Tayaş işçileri: Depremde amirler dışarı çıkarken biz içeride çalıştırıldık
Evrensel’e mektup yazan Tayaş işçileri, deprem sırasında fabrika yöneticilerinin dışarı çıktığını, işçilerin ise çalıştırıldığını aktardı. Tayaş yönetimi ise işçilerin iddialarını kabul etmedi.
Fotoğraf: Evrensel
Bir grup Tayaş işçisi
Gebze
Merhaba biz Tayaş işçileriyiz. Geçen gün yaşadığımız o korkunç depremde iş başındaydık. Deprem olduğunu tam fark edemedik ama makinelerde bir sallantı ve baş dönmemiz oldu. Ne olduğunu anlayamadan bir de baktık ki biz üretimde çalışmaya devam ederken bizim dışımızda amir, patron, müdürler vs. dışarı çıkmış ve depremin bitmesini bekliyor.
Ve düşünebiliyor musunuz, biz içeride patron için harıl harıl üretim yapmaya devam ederken içeridekilere ne olur acaba diye düşünmeden kendi kıymetli canlarını dışarıya zor atmışlar. Deprem geçene kadar dışarıda beklemişler. Onlar orada depremin bitmesini beklerken, biz ise bize verilen kotayı çıkarmak için canımız pahasına çalışmaya devam ettirildik.

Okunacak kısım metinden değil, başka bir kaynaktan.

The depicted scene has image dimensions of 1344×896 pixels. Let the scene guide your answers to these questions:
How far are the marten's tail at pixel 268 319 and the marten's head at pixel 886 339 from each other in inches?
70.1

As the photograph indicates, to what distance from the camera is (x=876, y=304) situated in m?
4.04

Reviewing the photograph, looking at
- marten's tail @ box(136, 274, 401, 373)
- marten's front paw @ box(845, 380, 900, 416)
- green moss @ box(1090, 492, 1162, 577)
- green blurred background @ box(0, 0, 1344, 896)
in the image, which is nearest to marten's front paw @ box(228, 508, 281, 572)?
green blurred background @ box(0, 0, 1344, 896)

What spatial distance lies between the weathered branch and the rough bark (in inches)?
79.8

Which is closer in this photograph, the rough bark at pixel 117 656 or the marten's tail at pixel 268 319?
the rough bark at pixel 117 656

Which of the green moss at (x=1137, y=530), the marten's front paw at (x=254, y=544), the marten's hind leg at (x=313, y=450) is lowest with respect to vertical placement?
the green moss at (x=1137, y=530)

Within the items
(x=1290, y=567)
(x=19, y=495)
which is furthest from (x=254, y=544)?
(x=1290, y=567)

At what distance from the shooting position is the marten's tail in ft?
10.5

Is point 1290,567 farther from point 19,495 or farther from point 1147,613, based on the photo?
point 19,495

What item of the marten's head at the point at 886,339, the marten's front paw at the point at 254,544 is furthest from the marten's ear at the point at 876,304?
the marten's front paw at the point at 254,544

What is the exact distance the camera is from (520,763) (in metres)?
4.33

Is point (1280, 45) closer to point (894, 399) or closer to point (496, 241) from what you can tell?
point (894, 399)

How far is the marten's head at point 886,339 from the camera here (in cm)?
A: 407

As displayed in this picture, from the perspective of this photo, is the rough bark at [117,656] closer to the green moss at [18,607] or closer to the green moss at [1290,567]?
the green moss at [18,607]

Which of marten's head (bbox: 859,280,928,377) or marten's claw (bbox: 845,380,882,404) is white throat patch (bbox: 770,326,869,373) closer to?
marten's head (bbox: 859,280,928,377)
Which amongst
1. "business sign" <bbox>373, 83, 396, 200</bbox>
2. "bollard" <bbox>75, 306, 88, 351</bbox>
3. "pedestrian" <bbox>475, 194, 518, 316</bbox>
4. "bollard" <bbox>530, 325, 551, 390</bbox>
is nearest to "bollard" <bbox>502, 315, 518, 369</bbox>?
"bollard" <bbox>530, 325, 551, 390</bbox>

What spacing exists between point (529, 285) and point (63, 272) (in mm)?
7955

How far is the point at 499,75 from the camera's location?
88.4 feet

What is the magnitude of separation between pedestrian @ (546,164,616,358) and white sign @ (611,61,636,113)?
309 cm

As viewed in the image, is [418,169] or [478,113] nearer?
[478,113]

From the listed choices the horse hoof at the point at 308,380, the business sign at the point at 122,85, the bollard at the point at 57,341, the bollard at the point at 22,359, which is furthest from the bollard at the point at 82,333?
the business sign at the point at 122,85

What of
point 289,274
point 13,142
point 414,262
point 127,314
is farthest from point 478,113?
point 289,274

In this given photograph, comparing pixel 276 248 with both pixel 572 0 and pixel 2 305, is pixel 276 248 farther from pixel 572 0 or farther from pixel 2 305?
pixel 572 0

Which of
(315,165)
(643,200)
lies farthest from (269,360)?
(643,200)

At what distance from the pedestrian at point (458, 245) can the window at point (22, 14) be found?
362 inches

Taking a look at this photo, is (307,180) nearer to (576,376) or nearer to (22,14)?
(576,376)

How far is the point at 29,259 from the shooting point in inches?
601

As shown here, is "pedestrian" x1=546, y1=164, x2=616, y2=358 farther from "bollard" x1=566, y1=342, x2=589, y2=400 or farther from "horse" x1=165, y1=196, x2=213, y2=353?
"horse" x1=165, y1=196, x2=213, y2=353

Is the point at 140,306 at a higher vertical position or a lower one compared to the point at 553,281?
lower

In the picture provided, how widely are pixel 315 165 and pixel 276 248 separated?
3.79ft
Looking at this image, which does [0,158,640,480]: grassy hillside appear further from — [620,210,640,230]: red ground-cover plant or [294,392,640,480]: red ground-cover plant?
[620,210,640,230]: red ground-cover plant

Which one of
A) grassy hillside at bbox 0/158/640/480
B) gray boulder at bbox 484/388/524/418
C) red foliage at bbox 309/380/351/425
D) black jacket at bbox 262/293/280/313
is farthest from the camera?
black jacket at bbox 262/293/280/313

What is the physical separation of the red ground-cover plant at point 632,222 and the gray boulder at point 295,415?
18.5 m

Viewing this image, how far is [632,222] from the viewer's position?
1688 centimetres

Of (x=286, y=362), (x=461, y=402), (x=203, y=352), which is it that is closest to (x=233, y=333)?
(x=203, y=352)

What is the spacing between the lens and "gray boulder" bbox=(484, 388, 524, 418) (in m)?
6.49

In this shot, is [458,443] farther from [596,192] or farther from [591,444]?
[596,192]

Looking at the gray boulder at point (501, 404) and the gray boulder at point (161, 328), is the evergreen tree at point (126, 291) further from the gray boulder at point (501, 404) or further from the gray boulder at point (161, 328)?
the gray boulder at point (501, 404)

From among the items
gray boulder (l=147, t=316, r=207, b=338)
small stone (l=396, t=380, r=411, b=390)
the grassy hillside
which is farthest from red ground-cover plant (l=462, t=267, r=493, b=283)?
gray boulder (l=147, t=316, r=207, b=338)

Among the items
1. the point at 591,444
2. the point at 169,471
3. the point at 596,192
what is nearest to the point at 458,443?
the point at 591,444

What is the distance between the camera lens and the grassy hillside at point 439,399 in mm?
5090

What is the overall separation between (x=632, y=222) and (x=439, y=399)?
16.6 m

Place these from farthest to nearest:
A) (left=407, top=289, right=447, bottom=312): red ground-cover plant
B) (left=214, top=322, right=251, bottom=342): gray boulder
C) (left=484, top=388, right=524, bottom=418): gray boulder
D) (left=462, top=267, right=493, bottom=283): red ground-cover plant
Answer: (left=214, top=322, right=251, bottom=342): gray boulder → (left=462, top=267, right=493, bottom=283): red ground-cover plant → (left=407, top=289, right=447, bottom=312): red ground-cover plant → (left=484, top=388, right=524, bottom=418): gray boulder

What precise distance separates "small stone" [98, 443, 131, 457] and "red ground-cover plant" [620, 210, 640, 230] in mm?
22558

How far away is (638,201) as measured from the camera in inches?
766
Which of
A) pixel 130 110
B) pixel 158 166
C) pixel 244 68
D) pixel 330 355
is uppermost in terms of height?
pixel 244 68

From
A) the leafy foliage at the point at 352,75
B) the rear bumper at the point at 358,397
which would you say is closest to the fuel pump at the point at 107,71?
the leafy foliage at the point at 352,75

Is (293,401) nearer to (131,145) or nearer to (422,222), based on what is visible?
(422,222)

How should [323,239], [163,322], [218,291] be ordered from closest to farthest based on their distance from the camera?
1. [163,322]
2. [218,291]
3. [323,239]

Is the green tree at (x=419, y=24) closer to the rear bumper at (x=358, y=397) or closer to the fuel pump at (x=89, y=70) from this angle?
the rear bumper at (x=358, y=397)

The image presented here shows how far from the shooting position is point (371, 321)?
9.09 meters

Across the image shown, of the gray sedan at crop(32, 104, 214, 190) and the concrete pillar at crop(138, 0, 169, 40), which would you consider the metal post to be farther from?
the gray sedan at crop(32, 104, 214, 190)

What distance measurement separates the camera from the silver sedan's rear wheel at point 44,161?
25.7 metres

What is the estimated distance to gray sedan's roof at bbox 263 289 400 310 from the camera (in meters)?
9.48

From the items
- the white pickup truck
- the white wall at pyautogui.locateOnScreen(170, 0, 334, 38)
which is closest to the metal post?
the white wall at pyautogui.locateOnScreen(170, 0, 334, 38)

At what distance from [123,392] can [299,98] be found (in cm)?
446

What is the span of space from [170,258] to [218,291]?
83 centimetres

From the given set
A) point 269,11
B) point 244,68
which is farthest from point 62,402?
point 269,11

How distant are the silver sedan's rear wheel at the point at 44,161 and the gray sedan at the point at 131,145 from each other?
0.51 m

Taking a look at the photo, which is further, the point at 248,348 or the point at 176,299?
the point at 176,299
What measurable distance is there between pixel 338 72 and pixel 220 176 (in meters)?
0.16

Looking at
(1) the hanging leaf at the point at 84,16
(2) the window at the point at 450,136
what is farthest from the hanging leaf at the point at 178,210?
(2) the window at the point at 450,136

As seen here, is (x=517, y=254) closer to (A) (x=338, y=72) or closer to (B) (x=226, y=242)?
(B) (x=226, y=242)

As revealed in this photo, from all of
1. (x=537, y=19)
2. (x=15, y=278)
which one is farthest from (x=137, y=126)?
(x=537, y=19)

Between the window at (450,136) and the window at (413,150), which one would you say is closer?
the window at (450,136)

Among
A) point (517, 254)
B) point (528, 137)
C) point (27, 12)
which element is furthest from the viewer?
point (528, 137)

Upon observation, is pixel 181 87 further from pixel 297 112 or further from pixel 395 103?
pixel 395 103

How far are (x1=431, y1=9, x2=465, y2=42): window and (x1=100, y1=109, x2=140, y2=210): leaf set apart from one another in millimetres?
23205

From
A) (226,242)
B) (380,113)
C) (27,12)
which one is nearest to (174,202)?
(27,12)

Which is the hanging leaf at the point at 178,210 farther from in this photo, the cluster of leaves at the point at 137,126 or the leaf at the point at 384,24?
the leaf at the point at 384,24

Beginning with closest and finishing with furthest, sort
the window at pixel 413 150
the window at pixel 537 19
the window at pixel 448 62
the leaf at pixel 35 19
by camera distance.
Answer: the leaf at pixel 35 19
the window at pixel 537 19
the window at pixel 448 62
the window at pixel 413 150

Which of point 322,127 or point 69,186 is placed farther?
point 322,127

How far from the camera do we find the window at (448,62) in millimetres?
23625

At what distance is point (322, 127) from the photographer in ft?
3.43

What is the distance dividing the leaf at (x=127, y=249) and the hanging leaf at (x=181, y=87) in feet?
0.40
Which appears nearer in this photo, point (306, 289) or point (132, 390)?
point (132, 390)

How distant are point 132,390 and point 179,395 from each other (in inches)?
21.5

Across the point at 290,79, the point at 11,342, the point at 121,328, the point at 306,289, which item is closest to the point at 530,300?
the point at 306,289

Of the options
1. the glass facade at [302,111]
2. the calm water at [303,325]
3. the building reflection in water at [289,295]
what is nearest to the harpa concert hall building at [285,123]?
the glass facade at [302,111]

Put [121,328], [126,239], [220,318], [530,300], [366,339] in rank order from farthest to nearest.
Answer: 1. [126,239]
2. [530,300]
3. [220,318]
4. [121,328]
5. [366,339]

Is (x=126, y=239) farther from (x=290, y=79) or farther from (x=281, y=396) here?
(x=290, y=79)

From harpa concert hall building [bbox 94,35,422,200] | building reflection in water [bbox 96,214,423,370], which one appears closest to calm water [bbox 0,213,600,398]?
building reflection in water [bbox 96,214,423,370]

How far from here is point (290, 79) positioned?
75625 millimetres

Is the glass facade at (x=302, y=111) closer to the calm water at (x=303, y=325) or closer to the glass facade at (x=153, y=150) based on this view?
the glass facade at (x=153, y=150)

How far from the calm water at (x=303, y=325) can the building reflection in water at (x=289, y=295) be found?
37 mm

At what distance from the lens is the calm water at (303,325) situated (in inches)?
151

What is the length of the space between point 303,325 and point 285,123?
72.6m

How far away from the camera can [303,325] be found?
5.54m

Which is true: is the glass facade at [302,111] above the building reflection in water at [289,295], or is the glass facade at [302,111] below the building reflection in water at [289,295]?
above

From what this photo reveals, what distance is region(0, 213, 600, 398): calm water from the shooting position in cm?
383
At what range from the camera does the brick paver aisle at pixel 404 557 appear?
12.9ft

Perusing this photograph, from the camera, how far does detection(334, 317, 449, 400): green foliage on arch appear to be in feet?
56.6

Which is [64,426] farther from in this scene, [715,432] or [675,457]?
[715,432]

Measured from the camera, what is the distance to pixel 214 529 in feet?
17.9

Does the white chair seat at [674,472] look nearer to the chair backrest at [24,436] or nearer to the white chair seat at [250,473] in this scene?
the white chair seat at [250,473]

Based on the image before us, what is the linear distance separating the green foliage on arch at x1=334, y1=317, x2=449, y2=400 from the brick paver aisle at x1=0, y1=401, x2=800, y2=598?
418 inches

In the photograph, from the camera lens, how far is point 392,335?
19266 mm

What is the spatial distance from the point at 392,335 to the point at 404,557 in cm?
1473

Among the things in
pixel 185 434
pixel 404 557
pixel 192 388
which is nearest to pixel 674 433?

Ben arkadaşıma deprem oluyor sanki dedim. Arkadaşımda “Ne depremi forklift geçince sallanıyor ya burası her zaman” dedi. Ben çıktığımda öğrendim deprem olduğunu. Hemen eşimi aradım ‘Çocuklar nasıl, sen nasılsın’ diye sordum, ‘İyiyiz’ dedi. Serviste ağladım, üç kuruş kazanacağız diye bu zor şartlarda çalışıyoruz. Sigara yasak, dışarı çıkmak yasak. Bunlara artık alıştırılmıştık ama deprem olduğunda canımız pahasına sadece üretim devam etsin diye canımızın hiç kıymeti olmayarak dışarı çıkarılmamak çok ağır geldi.
Çocuklarımı, ailemi, arkadaşlarımı düşündüm. Bizi depremde çalıştırıp kendileri dışarı çıktığında ne düşündüler bilmiyorum ama bir kez daha işçinin canının dahi kıymetinin patronlar gözünde olmadığını, ne kadar ‘Biz bir aileyiz’ deseler de bizim işçi olduğumuzun üstünü örtmek için ve karşımızda olduklarını, üretimi en hızlı, en acımasız şekilde devam ettirmek için yaptıklarını artık iyi biliyoruz.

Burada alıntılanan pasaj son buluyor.